Interestingly, the EPAS1 mutations that are common among Tibetans but rare in the Han are not in the protein-coding regions of the gene, but in an intron, which is spliced out of the gene’s product. Though the team’s initial approach had been to focus on the exons, some portions of introns happened to be included in their sequencing. Emilia and her colleagues were lucky to catch these mutations. Their exon-focused analysis might easily have missed them!
Since their original study was published in 2010, Emilia and her colleagues have continued to investigate EPAS1 — this time focusing on the entire gene, and not just the exons. They’ve discovered that the Tibetan version of the gene differs from the Han’s not by just two base pairs, but by many base pairs over a large region of the intron. In the team’s original study, most of this intron was missed.

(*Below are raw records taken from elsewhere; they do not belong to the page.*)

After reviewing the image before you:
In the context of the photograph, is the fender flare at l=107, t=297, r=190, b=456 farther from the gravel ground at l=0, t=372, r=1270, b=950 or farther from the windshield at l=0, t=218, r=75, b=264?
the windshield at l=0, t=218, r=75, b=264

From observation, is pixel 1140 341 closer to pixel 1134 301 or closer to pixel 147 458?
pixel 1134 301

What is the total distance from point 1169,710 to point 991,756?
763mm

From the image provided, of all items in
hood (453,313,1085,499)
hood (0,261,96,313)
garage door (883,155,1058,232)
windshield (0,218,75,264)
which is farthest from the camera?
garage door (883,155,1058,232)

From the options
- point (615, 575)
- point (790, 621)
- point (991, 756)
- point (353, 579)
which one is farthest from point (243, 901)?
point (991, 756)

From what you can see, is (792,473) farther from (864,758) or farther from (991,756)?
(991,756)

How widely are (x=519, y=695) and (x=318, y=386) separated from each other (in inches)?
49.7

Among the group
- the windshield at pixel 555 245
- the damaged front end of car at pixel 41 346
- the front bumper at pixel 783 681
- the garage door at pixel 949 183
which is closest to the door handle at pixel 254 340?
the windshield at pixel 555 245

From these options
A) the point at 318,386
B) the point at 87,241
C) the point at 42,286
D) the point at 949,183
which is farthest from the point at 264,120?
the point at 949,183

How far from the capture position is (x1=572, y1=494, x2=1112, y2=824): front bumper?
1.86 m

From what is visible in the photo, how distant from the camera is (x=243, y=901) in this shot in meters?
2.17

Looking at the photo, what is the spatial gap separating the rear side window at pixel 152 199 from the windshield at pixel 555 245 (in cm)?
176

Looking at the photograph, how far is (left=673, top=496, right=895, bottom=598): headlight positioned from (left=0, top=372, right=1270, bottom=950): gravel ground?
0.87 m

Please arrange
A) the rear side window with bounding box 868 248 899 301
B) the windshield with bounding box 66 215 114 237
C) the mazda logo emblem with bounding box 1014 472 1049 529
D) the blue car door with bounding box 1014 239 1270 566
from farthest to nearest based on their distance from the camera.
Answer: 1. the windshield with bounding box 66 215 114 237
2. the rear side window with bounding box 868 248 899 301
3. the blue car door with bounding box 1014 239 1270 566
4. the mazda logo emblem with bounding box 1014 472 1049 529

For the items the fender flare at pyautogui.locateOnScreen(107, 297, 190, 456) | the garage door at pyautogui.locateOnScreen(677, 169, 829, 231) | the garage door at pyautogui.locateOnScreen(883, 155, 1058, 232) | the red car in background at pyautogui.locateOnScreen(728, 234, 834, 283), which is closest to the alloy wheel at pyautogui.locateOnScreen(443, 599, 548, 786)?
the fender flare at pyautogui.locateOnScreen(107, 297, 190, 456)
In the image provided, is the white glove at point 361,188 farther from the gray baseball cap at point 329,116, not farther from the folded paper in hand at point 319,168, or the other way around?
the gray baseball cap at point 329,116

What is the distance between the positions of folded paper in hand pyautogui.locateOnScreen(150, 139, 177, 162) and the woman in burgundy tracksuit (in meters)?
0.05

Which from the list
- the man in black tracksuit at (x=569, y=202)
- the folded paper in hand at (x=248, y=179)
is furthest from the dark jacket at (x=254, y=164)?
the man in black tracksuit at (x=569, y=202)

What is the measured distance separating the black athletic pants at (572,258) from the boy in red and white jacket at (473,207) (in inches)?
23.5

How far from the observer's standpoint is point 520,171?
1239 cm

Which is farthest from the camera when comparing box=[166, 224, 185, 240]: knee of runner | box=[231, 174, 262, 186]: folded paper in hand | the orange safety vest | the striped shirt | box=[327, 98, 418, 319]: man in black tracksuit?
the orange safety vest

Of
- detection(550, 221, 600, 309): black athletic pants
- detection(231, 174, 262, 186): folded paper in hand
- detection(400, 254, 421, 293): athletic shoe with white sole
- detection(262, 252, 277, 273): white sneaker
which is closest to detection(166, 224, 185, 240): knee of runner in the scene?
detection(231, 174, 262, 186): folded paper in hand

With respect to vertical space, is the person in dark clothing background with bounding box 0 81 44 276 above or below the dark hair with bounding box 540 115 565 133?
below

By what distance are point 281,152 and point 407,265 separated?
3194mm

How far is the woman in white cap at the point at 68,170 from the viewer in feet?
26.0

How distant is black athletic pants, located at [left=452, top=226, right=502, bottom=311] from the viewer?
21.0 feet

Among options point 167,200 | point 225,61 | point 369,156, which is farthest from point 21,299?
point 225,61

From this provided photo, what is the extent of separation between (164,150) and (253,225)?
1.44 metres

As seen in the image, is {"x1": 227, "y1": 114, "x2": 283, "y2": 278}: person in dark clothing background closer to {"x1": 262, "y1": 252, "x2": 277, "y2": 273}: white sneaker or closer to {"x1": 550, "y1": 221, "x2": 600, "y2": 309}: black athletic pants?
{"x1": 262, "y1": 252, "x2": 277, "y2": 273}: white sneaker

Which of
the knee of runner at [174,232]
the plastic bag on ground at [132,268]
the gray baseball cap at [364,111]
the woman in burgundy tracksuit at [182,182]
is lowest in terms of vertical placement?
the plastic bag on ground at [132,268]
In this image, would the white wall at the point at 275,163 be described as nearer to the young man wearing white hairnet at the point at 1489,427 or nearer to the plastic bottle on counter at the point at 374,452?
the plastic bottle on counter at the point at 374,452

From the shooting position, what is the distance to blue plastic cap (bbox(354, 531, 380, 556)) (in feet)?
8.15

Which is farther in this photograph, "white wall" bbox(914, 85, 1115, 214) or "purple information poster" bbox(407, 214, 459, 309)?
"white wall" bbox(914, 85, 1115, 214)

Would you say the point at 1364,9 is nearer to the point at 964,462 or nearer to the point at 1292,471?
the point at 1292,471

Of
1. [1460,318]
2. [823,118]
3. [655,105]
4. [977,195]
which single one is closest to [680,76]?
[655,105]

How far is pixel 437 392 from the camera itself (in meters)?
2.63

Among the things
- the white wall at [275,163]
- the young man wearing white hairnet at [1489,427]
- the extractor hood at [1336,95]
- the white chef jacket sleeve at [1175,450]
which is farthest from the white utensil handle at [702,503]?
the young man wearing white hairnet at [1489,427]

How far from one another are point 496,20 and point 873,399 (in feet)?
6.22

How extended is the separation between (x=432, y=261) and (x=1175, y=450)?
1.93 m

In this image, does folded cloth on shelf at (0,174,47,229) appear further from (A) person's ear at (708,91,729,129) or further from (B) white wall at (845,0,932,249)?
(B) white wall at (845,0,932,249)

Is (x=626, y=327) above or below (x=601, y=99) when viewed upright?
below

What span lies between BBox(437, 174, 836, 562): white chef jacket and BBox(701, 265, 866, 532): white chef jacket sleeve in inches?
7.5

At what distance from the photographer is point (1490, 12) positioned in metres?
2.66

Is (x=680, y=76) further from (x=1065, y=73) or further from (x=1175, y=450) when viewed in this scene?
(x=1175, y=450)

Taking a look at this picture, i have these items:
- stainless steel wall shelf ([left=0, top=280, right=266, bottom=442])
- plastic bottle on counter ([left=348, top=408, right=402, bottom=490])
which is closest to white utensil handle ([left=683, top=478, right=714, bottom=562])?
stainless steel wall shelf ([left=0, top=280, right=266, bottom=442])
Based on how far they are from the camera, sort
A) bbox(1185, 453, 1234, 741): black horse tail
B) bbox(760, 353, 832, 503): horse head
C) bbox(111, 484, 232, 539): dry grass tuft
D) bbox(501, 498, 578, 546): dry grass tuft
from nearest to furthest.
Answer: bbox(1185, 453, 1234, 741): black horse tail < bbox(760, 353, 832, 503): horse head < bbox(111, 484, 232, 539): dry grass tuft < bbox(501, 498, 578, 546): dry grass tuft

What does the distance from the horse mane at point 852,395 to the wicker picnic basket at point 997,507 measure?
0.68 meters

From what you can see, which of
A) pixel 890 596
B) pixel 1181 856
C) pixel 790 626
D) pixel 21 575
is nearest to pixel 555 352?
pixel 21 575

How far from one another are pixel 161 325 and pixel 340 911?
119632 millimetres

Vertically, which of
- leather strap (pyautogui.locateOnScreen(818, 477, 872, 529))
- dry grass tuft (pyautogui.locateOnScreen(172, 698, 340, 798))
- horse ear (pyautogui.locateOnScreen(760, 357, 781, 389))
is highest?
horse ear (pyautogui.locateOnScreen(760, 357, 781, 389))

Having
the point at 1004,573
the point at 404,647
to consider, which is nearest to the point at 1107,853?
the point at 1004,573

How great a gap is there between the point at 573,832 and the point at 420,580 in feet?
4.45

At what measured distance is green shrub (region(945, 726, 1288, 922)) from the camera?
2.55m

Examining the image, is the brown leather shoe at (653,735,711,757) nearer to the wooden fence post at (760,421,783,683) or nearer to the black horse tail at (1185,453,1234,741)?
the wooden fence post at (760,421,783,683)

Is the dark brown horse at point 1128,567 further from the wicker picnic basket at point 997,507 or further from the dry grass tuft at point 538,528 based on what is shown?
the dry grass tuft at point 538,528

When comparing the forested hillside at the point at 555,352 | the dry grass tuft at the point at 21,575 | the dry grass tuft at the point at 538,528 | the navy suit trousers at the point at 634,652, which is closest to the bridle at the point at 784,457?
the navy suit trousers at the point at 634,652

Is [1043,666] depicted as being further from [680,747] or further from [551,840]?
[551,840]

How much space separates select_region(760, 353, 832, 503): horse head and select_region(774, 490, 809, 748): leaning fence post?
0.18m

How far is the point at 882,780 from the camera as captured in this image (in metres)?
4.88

It might seem strange that changes in an intron — a DNA sequence that never makes it into the final product of the gene — could affect the way a gene functions. The team is still trying to figure out exactly how EPAS1‘s introns work. Says Emilia, “One hypothesis is that it is related to alternative splicing.” Perhaps the Tibetan intron directs an alternative splicing pattern that puts the exons together in a slightly different way from how they are put together in the Han, resulting in a different protein. The altered protein could affect when and how EPAS1 turns different genes off and on.